Of course, Physics is full of models, in which you simplify things by making an assumption. But to mean anything the assumption must be an approximation, i.e. it can't just be blatantly false, it must be valid in some limit. But sometimes we forget that, and make assumptions which are so intuitively appealing that they take on a life of their own, even though they contradict physics. Examples are the hole model of antiparticles, the vector model of angular momentum, and so on.
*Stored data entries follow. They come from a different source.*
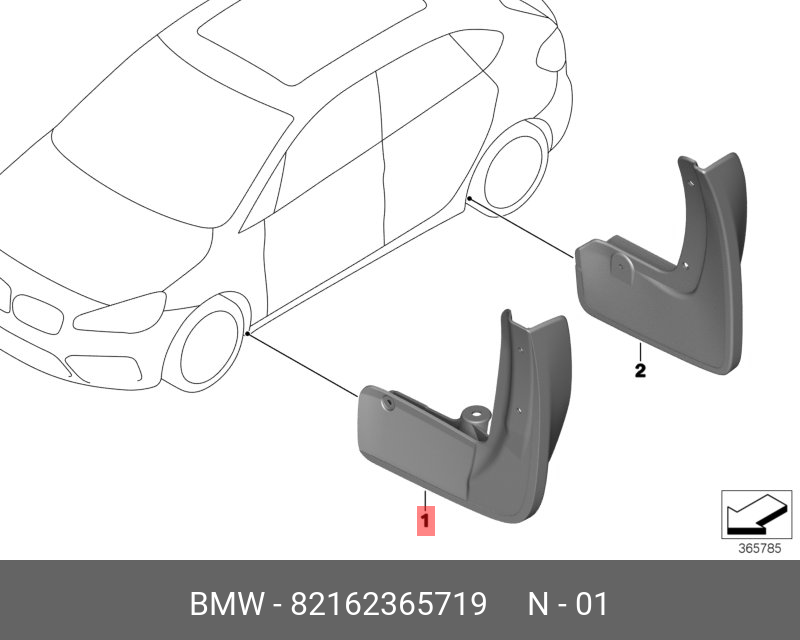 2

1

365785

BMW - 82162365719 N - 01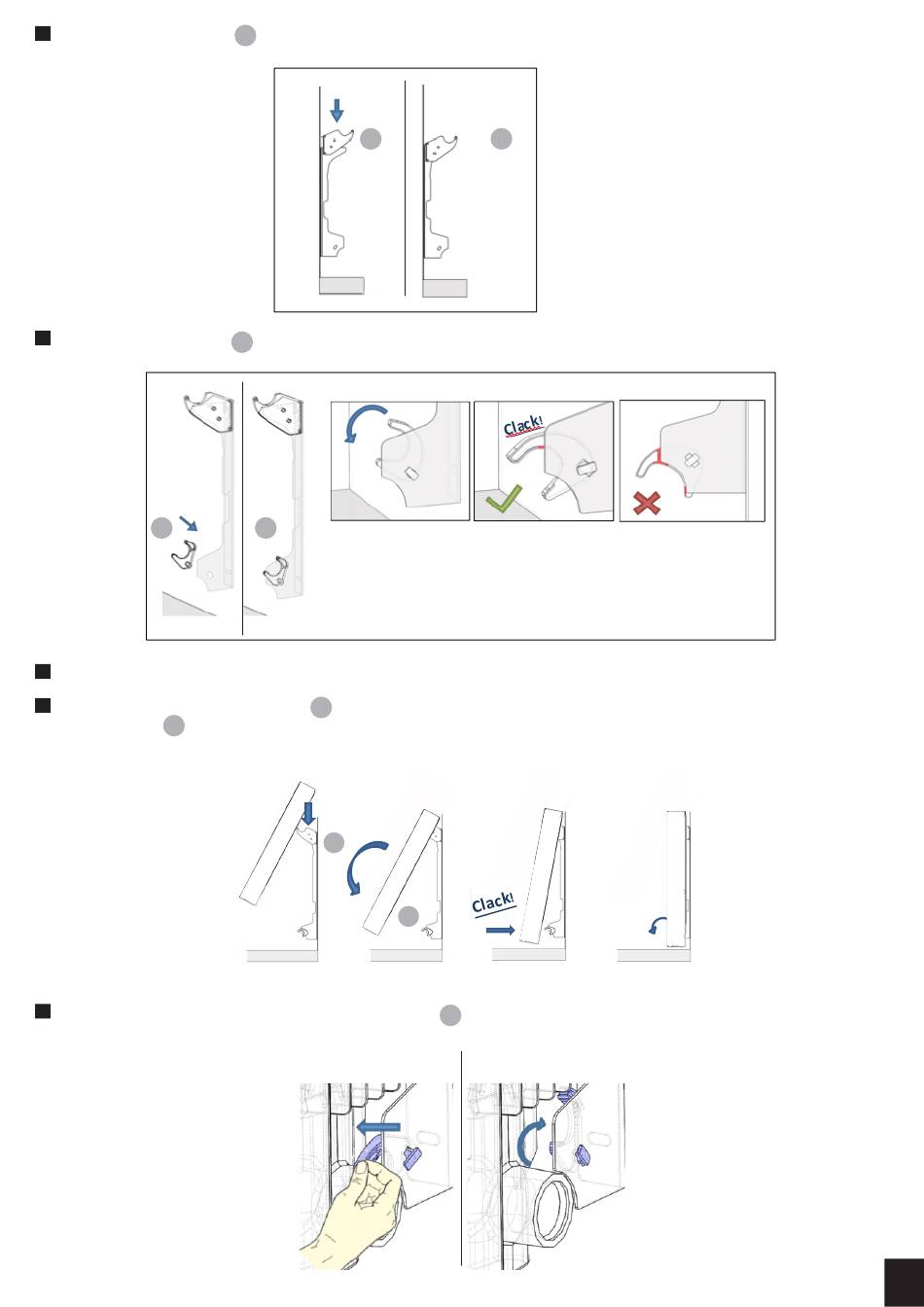 Clack!

Clack!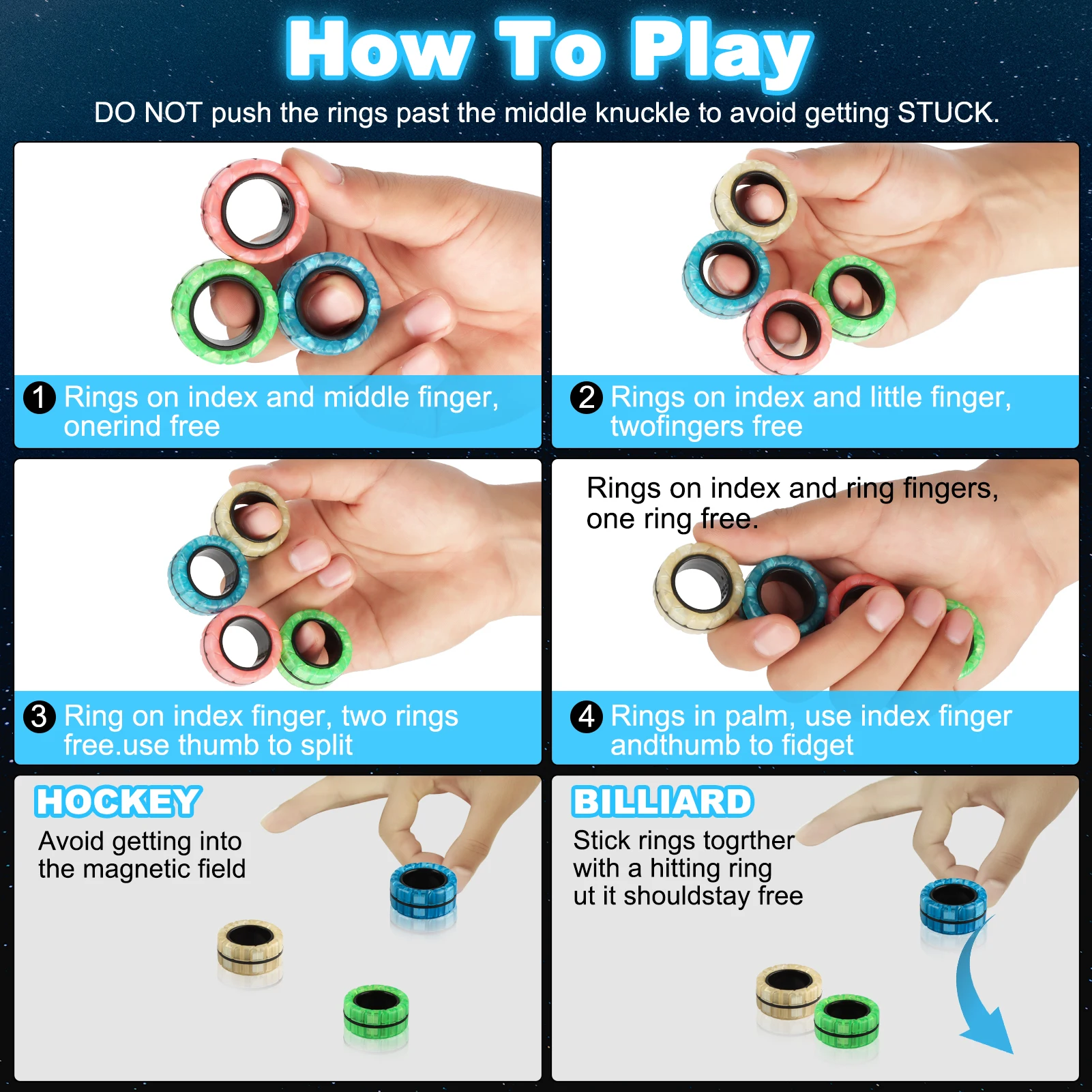 How To Play

DO NOT push the rings past the middle knuckle to avoid getting STUCK.

1 Rings on index and middle finger, onerind free

2 Rings on index and little finger, twofingers free

3 Ring on index finger, two rings free.use thumb to split

Rings on index and ring fingers, one ring free.

4 Rings in palm, use index finger andthumb to fidget

HOCKEY
Avoid getting into the magnetic field

BILLIARD
Stick rings togrther with a hitting ring ut it shouldstay free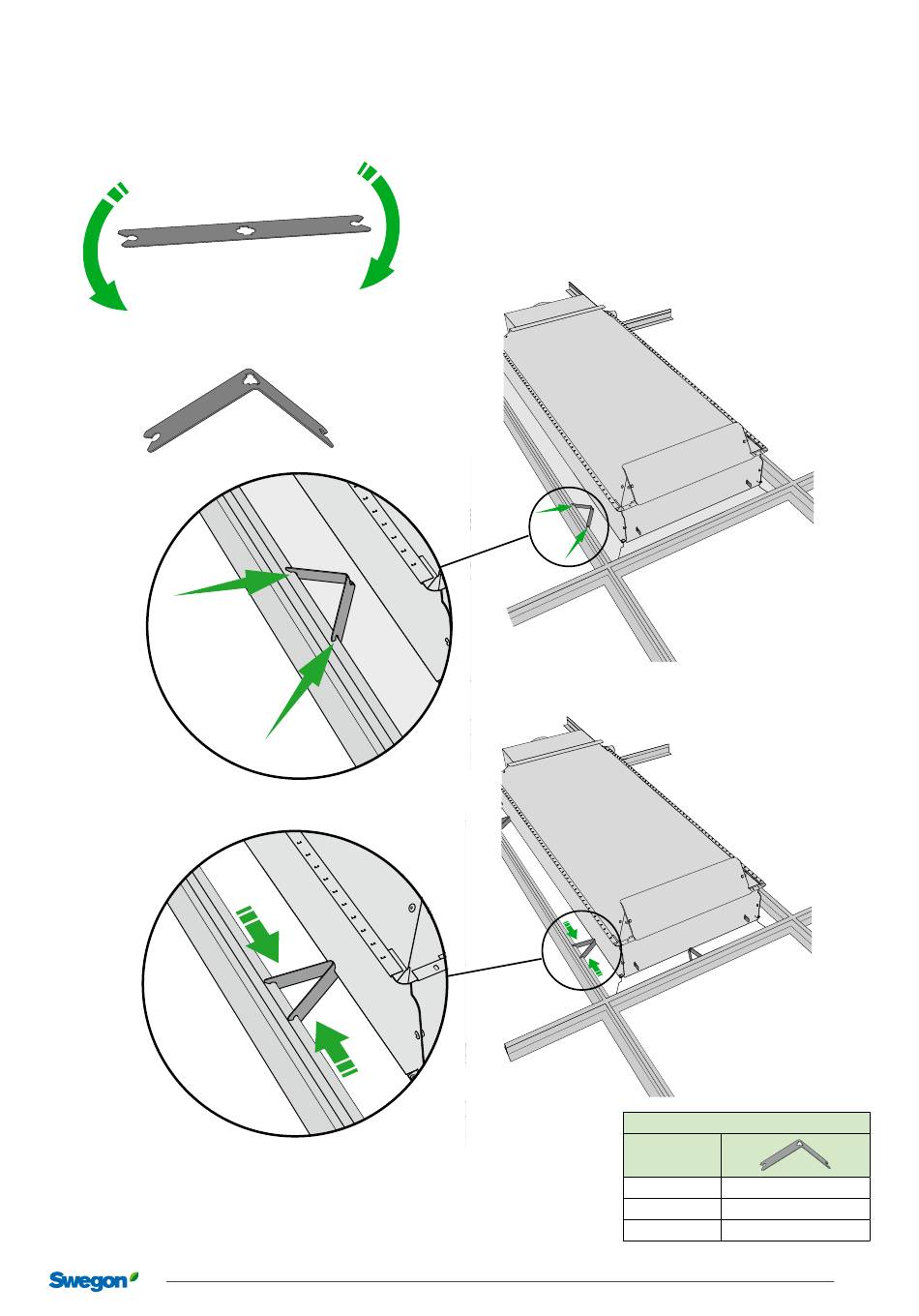 Swegon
One of these ideas was in the first suggestion above, that an electron is in some ways like a classical extended object, a charged sphere, rotating on its axis perhaps. Another one, more common in the spin-orbit context, is to imagine that the electron stands still and the nucleus revolves about it. The nucleus then produces a B field which the electron spin reacts to, causing the spin-orbit term. Now if you know any physics at all, you know that it is not valid to take over the Dirac equation to a noninertial frame. Nevertheless, this idea is in many textbooks, and has been handed down from generation to generation of students because it is so intuitively appealing. Accompanying this is usually mention of an additional correction due to the Thomas precession.
[By the way, non-commutativity of Lorentz transformations is an equally pseudo way of deriving the Thomas precession, but that's another topic!]
Any such scheme (I can't call it a model) will result in an answer that's pretty close, maybe off by a factor of 2 or 3, but otherwise very satisfying. This reinforces the feeling that we now "understand" the effect much better. Why is this? Because by dimensionality arguments, almost anything that produces the right units can be at most off by a small numerical factor, even if what it's based on is complete horseradish.